As it would be expected with many creatives putting out a new piece of art, it takes Montsho almost a minute struggling to put into words the inspiration behind the exhibition. After all, art defies easy interpretation and the answer is always complex.
Titled Manyano, the 20-piece exhibition features a series of oil paintings by Montsho depicting the spirit, defiance and strength of the Manyano women of the Methodist Church.
The exhibition is open to the public at Constitution Hill Women's Jail located in the heart of Johannesburg for the duration of Women's Month.
Montsho reveals that she was first approached last year to curate an exhibition, but she passed on the opportunity because "I wanted to be in the right head space".

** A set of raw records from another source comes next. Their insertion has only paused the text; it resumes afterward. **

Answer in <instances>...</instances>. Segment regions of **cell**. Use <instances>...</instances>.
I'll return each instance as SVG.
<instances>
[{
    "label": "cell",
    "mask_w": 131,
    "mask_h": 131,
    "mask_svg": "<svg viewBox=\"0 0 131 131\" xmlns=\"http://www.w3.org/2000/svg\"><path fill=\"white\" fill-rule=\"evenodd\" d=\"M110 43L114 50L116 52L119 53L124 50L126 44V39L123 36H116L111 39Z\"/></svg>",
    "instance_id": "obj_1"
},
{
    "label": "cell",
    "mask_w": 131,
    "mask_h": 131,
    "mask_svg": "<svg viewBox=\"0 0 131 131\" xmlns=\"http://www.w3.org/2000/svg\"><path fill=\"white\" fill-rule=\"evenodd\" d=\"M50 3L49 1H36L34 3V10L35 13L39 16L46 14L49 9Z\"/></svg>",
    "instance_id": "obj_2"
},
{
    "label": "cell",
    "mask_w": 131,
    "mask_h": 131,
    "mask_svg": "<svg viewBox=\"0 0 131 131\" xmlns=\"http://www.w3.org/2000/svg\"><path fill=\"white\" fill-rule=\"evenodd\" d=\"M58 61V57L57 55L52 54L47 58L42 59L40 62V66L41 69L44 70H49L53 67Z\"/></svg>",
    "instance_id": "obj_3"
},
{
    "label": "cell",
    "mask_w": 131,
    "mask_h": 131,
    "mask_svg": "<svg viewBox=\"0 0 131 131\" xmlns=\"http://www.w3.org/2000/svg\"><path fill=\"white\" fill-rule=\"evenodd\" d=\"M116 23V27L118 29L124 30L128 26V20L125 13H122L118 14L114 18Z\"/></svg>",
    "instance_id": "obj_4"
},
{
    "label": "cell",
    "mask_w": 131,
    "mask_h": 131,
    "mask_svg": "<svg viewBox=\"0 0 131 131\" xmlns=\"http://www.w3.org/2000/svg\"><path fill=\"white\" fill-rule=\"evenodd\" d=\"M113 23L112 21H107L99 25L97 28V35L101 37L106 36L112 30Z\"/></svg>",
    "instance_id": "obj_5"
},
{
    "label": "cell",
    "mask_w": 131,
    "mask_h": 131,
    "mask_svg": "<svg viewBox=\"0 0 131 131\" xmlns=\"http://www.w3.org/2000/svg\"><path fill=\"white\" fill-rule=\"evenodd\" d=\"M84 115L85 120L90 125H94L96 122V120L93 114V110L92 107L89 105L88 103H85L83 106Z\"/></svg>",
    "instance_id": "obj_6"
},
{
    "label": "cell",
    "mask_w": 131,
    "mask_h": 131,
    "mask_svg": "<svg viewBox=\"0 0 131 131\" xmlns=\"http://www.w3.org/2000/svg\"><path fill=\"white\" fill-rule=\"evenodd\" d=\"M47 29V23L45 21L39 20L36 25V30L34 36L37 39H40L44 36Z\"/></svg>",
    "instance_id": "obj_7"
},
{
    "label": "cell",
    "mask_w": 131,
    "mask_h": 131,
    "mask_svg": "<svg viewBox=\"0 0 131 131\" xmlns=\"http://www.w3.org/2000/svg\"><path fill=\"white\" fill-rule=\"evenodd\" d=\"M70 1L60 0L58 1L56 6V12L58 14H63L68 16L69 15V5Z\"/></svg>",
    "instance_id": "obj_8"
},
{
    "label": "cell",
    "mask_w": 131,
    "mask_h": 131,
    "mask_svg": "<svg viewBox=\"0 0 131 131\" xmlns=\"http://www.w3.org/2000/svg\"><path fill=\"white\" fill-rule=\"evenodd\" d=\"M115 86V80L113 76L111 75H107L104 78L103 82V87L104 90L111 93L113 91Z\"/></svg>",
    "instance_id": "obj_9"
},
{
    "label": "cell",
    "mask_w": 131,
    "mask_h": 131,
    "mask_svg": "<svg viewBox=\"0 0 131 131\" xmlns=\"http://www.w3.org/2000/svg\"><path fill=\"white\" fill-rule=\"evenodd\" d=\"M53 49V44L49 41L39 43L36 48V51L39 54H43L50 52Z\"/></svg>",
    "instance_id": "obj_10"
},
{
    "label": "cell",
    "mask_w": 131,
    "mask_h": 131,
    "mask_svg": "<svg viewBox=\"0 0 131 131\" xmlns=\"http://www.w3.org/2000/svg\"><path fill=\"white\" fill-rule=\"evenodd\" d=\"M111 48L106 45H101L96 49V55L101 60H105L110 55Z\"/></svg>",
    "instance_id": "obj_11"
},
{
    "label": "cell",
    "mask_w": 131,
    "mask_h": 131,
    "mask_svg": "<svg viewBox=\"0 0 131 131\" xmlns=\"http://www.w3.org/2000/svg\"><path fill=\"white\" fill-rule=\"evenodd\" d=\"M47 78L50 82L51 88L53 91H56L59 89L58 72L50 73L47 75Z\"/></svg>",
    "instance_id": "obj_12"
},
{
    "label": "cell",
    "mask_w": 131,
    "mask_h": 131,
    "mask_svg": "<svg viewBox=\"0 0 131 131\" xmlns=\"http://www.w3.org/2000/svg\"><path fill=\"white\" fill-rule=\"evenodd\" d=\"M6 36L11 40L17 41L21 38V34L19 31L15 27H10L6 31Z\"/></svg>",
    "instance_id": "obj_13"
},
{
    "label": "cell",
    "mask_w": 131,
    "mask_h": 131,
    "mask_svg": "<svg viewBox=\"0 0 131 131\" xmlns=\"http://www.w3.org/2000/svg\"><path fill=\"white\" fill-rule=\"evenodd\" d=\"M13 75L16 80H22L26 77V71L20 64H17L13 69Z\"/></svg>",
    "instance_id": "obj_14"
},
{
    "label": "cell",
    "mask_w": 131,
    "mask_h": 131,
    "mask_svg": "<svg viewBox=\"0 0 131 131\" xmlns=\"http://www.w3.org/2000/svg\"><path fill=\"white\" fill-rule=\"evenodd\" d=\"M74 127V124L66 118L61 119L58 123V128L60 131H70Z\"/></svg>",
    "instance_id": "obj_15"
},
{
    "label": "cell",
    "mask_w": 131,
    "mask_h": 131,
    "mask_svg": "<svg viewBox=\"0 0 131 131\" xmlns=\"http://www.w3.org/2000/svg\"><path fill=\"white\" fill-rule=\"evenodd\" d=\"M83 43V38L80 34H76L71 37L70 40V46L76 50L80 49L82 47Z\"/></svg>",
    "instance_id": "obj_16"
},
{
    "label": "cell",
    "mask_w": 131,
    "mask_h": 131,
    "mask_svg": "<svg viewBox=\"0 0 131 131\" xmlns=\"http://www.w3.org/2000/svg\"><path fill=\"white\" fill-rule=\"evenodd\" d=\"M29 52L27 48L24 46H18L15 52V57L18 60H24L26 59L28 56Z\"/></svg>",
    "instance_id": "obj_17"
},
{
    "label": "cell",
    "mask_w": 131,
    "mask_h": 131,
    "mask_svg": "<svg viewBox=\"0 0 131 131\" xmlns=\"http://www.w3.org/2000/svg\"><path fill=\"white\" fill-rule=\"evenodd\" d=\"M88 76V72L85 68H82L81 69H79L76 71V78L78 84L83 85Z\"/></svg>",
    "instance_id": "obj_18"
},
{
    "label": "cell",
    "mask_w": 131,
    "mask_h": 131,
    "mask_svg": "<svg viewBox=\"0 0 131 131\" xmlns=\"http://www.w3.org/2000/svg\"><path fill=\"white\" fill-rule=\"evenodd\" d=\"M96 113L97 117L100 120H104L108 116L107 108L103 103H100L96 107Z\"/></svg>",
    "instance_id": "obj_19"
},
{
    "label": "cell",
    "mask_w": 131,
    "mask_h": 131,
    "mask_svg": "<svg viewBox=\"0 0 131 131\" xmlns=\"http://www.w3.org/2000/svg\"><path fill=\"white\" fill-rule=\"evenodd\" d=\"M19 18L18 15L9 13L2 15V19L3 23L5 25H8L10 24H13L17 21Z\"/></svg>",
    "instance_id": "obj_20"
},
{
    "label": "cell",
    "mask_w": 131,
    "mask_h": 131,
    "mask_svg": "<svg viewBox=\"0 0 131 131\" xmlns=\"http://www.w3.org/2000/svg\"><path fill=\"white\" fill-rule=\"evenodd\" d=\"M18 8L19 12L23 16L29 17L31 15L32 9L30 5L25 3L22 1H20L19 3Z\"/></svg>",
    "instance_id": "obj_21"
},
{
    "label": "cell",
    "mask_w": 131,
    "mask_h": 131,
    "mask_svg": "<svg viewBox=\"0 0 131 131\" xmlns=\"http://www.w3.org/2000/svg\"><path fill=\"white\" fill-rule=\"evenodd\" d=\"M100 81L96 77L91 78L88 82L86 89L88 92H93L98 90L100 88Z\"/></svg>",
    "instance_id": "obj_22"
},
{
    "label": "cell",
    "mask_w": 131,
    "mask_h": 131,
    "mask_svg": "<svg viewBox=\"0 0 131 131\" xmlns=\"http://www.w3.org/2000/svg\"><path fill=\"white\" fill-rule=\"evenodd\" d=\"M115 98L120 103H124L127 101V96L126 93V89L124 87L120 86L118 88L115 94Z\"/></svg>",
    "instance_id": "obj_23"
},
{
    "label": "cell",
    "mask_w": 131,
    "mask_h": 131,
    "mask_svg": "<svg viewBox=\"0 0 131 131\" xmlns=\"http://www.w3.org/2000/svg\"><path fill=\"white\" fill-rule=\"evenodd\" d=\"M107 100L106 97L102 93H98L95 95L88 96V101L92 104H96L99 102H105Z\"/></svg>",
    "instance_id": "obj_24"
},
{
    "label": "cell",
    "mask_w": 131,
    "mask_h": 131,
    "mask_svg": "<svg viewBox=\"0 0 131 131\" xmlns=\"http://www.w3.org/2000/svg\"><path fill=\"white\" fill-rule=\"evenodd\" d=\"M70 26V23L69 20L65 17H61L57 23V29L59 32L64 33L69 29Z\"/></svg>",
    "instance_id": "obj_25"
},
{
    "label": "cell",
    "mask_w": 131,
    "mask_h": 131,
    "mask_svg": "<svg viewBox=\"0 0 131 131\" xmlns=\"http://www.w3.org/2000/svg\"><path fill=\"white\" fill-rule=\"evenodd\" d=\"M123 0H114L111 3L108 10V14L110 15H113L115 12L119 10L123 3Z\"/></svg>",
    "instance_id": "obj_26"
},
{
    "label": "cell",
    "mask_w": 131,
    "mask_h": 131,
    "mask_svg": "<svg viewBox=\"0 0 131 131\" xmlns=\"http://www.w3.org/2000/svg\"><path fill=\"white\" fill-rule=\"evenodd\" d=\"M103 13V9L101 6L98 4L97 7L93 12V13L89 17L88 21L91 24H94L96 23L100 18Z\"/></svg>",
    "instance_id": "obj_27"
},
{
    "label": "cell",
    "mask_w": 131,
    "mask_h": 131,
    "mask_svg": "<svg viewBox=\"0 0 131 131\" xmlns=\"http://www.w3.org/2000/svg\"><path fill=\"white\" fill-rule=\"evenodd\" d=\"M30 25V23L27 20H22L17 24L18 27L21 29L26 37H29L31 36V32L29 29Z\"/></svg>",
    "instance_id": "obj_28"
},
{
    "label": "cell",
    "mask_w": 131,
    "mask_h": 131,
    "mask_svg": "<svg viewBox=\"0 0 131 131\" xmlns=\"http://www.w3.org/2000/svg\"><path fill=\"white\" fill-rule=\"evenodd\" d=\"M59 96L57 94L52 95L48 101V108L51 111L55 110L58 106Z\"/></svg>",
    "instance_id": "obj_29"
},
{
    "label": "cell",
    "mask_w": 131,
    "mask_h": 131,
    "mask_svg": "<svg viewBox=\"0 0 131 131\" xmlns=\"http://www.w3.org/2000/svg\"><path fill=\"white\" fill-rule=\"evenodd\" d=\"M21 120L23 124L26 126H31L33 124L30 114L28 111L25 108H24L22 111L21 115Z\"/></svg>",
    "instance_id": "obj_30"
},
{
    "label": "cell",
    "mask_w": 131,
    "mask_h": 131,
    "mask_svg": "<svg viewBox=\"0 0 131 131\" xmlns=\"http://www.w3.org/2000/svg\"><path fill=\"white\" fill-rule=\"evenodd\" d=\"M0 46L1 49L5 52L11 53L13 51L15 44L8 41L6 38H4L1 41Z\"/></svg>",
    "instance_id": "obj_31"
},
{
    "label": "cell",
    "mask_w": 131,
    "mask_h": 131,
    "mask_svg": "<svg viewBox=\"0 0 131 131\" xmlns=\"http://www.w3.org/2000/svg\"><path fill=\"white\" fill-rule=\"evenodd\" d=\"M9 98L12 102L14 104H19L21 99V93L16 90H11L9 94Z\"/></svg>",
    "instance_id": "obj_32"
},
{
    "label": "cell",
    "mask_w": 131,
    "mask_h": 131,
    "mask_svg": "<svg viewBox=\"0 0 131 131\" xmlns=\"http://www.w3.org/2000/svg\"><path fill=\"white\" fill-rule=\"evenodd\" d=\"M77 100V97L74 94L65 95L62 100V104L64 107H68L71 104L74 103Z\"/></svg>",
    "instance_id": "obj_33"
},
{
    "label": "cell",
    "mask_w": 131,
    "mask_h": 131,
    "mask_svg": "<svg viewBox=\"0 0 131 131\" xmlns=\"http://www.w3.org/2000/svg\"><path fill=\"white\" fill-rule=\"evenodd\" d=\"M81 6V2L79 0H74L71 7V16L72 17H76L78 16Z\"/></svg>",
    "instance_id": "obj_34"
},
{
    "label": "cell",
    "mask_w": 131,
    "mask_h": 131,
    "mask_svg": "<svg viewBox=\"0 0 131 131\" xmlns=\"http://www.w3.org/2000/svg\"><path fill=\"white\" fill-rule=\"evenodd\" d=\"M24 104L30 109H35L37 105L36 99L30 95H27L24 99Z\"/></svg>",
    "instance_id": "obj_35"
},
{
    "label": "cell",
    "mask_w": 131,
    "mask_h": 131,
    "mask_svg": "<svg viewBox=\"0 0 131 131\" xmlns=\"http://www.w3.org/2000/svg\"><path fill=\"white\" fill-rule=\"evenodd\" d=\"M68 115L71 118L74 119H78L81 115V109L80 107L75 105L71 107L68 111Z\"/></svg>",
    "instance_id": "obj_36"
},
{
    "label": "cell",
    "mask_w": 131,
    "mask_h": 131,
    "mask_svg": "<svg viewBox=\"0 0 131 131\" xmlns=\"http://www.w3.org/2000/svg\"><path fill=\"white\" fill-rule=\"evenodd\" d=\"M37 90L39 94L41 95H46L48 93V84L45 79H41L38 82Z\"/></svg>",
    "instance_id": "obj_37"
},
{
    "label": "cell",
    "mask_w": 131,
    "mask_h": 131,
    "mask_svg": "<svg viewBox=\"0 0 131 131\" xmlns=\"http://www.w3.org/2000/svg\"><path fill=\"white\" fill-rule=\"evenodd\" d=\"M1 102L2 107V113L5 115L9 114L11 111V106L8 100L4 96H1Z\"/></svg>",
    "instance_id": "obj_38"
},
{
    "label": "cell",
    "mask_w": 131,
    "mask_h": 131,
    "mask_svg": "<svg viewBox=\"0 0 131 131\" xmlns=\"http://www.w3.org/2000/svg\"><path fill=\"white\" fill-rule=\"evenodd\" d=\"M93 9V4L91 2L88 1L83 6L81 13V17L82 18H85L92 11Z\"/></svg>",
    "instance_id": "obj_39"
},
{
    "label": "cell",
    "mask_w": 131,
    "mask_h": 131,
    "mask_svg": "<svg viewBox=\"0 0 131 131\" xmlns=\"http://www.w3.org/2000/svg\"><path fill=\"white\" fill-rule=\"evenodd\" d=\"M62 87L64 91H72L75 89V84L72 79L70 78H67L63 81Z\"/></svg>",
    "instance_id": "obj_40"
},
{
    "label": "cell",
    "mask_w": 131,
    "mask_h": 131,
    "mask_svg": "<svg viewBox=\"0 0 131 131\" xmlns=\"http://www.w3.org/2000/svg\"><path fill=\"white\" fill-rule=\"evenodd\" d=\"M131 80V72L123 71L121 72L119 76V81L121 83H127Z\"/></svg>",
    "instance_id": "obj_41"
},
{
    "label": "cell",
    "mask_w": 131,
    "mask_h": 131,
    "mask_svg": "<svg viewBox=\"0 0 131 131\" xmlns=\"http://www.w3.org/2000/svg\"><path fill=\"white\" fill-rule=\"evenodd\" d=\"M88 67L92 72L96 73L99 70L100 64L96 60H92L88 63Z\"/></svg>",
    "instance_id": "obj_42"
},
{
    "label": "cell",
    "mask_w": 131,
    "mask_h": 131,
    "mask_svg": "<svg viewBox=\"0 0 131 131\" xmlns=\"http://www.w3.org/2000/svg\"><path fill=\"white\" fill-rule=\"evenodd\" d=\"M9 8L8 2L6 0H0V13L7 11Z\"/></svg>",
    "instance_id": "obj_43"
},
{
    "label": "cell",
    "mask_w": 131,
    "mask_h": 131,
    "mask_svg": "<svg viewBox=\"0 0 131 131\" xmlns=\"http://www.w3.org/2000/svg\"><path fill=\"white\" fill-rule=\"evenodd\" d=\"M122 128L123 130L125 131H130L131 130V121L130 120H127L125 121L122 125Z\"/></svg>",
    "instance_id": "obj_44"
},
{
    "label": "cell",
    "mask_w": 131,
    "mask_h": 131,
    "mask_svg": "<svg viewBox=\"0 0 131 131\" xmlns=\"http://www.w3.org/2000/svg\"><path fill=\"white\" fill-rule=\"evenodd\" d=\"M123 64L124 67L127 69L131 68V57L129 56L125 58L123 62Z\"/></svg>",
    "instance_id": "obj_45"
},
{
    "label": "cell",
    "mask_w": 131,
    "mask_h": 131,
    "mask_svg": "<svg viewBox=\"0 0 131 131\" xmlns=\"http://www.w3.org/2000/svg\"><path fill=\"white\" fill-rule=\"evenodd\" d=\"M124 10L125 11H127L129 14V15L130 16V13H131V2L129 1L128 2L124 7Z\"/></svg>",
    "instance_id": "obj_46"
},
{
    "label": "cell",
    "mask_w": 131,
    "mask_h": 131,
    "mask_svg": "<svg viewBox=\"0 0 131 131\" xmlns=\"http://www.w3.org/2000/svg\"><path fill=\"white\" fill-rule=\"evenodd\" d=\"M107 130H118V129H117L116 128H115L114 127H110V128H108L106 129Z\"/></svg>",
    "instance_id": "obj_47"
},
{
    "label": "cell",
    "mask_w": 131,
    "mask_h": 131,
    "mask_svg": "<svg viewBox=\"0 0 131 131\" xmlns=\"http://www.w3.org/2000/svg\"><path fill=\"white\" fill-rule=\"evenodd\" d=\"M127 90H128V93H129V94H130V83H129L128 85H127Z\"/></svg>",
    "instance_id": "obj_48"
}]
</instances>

"My mom, grandmother and great-grandmother all form part of the Manyano women. But how it all started to become artwork is that I had visions which I thought were ideas for a story, they wouldn't go away," she recalls.
"They were only resolved when I started painting or drawing them. It was a spiritual thing, it was never completely intellectual. Then I started doing research on these women, that it was a patriarchal disrupting movement within the church because back then women were not allowed to lead anything in the church. So the women organised themselves into a group that could have its own mission."
Her love for art dates back to primary school. She has been a painter all her life and as she points out to me her first art award was in Grade 1.
For Montsho, sharing her artwork with the world for the first time during Women's Month was not a deal breaker.
"I worry sometimes about certain things only happening because it's Women's Month.
"We should be able to find strong expressions every time of the year. Spaces should not only be open to us just because it's Women's Month."
Keeping with the religious motif, Montsho just produced, wrote and directed a 24-minute short film under the working title Joko Ya Hao with singer Simphiwe Dana in the lead. "It's inspired by the legacy of Winnie Mandela. It's a completely fictional story, which I set in a church to sort of explore the role of human leadership in a church.
"The lead is breathtakingly played by Simphiwe Dana as a woman in the 1960s who wants to become a priest. She's brilliant. We set it in a time of forced removals and it explores the role of the church during political strive."
Montsho was last seen in front of the camera in the 2016 romantic film Happiness is a Four-Letter Word. Last month she broke her acting hiatus as criminal psychologist Phindi Mazibuko in Mzansi Magic drama Lockdown. She has served as head writer for three seasons of the show created by Mandla N.
"I was writing on the show and Mandla suggested that I play the role. I thought I would side-step him but before I knew it was too late and we were shooting."